**Work instructions**
Check each line of the entries below for the word "deer" and state only how many lines have it.

*** Opening of Records supplied ***

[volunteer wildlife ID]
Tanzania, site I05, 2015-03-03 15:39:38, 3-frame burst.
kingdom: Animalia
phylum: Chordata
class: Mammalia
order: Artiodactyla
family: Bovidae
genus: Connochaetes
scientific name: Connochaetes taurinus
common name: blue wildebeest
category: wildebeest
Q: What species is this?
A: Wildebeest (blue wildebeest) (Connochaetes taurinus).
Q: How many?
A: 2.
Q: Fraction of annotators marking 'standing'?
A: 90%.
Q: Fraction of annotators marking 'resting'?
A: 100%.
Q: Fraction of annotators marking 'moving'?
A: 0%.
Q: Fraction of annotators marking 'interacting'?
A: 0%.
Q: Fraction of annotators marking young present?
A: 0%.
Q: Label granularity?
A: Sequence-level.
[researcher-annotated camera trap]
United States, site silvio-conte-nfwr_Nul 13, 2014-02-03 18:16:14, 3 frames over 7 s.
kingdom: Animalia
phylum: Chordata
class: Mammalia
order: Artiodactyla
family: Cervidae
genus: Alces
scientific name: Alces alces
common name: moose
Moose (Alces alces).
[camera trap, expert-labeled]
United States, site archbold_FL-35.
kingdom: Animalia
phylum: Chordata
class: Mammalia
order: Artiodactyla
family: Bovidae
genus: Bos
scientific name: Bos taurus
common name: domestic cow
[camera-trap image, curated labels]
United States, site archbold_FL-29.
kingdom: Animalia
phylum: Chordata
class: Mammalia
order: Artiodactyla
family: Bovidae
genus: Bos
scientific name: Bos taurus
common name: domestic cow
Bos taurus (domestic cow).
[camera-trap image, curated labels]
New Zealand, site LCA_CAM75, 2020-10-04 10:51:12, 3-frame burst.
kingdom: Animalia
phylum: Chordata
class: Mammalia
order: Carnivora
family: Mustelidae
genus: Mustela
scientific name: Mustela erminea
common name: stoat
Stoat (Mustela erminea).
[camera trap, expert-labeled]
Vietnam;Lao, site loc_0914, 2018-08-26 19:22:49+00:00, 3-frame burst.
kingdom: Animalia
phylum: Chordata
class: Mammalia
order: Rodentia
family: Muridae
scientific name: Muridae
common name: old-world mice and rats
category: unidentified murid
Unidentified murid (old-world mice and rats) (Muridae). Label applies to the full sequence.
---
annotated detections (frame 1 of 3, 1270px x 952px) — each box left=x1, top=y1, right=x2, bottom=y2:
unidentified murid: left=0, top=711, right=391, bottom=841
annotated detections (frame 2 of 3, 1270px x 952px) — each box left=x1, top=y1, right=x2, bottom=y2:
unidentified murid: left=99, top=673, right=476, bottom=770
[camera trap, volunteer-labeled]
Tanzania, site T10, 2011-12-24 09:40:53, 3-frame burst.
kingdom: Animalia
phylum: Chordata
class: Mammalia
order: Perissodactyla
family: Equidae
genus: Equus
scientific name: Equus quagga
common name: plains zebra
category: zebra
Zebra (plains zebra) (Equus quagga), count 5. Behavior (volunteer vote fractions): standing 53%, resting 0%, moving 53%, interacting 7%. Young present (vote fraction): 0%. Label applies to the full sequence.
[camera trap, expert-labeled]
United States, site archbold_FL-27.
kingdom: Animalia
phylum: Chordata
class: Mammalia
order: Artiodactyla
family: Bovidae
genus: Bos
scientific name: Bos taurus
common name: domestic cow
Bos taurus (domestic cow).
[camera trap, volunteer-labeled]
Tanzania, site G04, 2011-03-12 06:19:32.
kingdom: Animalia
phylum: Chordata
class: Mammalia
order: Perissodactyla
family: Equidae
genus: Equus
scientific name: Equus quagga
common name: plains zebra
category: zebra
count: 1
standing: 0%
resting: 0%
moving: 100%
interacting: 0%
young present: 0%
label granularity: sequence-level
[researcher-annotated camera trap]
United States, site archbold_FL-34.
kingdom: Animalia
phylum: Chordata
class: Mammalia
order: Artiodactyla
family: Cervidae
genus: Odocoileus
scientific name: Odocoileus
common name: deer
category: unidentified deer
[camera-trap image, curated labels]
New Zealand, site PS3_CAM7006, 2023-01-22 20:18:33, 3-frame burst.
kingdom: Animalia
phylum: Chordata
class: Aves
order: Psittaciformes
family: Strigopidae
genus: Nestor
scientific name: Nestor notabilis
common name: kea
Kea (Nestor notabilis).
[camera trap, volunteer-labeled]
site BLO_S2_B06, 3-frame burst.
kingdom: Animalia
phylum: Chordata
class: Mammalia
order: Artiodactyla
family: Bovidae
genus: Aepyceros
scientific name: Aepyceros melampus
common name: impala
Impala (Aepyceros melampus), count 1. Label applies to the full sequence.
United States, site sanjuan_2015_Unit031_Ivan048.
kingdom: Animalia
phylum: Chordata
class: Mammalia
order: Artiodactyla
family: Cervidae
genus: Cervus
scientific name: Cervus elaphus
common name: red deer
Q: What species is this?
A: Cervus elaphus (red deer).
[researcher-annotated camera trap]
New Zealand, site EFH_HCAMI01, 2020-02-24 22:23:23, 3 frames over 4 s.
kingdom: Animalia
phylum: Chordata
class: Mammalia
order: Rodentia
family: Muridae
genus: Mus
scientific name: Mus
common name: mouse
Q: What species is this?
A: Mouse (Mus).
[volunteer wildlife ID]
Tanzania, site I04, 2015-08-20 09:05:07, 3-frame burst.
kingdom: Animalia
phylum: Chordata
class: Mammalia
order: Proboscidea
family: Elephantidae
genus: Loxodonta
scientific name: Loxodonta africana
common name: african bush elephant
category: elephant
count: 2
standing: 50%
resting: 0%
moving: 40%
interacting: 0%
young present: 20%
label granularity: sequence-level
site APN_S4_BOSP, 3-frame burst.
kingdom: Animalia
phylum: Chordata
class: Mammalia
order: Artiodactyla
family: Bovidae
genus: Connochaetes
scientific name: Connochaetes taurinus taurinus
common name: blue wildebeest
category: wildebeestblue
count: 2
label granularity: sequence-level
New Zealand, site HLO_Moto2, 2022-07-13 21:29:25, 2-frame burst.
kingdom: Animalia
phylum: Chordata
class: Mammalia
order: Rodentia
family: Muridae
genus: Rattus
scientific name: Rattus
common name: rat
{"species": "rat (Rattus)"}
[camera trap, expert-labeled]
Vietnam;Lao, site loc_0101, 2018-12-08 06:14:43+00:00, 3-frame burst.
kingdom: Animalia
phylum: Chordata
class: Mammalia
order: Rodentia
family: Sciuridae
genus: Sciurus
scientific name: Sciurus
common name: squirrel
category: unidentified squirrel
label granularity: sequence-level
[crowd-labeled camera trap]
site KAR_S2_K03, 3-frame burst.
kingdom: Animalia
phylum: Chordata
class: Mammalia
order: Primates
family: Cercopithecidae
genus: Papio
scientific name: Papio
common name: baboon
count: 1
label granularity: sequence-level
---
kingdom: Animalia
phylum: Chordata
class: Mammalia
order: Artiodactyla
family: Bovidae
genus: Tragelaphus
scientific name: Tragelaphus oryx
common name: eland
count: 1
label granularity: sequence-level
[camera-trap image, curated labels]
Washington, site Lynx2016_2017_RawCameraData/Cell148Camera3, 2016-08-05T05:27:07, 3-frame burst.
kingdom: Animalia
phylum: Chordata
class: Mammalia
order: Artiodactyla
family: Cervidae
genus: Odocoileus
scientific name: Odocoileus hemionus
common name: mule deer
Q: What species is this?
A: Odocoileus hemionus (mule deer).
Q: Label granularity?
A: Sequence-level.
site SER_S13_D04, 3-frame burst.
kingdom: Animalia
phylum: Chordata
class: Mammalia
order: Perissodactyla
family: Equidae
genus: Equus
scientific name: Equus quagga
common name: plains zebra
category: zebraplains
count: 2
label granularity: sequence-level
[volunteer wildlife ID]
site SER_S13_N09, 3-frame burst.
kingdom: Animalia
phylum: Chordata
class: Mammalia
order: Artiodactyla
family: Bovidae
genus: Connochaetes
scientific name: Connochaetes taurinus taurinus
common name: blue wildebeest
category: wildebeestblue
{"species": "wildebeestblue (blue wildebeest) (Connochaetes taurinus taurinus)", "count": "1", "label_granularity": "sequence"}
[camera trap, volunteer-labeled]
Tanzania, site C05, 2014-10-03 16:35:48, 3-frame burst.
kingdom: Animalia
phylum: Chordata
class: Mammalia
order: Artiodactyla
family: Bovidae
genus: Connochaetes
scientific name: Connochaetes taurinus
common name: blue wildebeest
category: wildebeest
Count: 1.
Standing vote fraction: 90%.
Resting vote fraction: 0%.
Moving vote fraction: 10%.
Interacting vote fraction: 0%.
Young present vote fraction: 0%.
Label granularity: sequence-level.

*** Close of Records supplied ***

**Answer to this task**
6